• Provided data:
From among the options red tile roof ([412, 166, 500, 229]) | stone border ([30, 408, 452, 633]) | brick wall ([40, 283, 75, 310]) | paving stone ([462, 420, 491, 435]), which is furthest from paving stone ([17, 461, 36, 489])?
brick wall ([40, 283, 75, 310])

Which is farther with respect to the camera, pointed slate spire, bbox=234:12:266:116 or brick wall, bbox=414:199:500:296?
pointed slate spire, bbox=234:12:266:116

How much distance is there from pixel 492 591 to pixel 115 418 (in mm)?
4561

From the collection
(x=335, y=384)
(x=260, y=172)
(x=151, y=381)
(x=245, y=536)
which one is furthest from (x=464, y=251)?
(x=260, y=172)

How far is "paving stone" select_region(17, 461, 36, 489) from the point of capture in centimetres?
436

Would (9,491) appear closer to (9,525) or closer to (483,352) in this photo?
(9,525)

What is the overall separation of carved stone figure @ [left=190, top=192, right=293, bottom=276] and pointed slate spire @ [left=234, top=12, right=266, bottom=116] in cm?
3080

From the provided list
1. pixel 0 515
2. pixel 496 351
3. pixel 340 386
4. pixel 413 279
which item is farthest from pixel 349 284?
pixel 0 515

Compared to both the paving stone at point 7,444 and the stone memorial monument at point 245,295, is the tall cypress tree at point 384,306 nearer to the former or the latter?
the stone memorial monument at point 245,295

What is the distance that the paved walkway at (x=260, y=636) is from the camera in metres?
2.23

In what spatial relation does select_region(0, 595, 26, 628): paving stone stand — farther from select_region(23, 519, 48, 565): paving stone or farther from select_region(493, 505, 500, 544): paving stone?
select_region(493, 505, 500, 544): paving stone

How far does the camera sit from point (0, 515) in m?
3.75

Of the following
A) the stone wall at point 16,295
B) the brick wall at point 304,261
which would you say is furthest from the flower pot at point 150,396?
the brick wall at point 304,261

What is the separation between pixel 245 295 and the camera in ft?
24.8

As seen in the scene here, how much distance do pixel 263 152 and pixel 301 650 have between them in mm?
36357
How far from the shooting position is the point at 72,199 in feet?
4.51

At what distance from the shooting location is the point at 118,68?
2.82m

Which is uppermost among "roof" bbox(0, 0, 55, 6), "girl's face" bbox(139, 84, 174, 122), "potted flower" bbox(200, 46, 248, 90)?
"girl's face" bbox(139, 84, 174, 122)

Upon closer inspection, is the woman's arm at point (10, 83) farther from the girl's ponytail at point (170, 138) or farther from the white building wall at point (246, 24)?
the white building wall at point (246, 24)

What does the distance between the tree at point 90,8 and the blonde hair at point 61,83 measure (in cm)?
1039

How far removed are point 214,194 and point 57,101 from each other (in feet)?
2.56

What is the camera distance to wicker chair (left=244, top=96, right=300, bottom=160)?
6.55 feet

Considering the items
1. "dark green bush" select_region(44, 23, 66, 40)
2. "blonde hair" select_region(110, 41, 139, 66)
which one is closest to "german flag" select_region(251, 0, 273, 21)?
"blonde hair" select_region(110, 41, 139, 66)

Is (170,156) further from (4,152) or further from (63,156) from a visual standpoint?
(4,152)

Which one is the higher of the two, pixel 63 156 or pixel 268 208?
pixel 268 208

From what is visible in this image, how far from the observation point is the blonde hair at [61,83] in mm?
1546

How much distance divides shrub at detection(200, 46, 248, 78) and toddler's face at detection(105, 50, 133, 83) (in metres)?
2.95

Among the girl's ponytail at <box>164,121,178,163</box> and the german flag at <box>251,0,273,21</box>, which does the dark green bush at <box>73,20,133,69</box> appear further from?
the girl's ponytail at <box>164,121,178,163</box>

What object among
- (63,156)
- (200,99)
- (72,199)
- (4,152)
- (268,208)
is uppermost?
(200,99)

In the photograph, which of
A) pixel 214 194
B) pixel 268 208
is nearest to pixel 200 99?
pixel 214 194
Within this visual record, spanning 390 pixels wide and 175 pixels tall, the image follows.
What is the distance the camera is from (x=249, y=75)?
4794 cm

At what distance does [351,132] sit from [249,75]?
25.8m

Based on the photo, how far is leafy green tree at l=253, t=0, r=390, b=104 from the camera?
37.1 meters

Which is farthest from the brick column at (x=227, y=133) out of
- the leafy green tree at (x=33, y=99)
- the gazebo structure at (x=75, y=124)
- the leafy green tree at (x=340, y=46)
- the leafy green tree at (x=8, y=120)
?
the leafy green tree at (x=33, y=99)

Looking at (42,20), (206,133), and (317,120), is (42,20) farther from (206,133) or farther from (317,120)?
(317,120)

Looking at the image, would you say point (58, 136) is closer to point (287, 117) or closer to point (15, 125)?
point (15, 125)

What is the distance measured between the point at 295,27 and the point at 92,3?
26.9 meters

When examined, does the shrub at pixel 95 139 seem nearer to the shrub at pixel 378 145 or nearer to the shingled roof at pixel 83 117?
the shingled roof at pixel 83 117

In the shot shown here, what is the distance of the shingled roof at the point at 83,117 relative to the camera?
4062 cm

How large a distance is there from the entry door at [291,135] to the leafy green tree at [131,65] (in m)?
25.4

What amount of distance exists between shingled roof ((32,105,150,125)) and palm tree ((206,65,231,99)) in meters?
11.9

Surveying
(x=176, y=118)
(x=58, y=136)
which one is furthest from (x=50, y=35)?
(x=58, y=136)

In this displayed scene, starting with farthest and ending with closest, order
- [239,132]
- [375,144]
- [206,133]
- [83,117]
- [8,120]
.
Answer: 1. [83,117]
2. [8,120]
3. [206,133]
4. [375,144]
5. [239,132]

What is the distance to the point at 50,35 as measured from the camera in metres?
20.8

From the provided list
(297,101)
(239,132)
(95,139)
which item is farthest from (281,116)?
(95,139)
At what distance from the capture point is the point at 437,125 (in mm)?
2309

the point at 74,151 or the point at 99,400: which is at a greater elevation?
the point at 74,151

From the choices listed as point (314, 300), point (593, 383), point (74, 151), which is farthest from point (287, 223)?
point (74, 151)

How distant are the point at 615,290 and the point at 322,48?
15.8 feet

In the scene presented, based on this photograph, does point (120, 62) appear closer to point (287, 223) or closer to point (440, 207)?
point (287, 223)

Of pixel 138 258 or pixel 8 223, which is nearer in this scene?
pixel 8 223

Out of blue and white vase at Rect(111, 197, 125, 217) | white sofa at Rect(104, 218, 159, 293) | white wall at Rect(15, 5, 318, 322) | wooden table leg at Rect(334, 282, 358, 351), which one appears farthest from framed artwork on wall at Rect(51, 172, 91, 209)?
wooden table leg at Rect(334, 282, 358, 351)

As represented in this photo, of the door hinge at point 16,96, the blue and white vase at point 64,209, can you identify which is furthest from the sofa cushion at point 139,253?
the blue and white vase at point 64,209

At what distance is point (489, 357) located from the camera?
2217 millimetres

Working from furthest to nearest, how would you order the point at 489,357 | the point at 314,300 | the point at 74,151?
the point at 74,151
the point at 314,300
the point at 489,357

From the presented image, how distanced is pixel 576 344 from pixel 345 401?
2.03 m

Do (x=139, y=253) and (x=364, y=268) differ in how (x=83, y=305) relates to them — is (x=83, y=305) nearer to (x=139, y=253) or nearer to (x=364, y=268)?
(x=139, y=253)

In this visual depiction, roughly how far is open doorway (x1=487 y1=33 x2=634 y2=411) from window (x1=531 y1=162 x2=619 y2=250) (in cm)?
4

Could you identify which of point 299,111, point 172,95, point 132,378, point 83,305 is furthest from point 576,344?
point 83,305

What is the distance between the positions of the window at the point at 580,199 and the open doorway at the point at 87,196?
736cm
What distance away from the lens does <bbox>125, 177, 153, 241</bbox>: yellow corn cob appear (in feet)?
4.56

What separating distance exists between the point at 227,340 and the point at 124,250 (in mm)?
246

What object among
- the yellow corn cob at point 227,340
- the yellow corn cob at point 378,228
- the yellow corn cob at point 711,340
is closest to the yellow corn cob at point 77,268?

• Instructions to follow:
Retype the lines from the one containing "Do (x=139, y=253)" through the end of the items.

• Answer in full:
Do (x=139, y=253) and (x=364, y=268) differ in how (x=83, y=305) relates to them — is (x=83, y=305) nearer to (x=139, y=253) or nearer to (x=364, y=268)?
(x=139, y=253)

In this visual depiction, roughly how far is open doorway (x1=487 y1=33 x2=634 y2=411) from window (x1=531 y1=162 x2=619 y2=250) (in cm)?
4

Could you identify which of point 299,111, point 172,95, point 132,378, point 83,305 is furthest from point 576,344?
point 83,305

What is the distance between the positions of the window at the point at 580,199 and the open doorway at the point at 87,196?
736cm
What distance away from the lens does <bbox>125, 177, 153, 241</bbox>: yellow corn cob appear (in feet)?
4.56

What separating distance exists between the point at 227,340 and the point at 124,250 (in mm)?
246

What object among
- the yellow corn cob at point 227,340
- the yellow corn cob at point 378,228
- the yellow corn cob at point 711,340
is closest to the yellow corn cob at point 77,268?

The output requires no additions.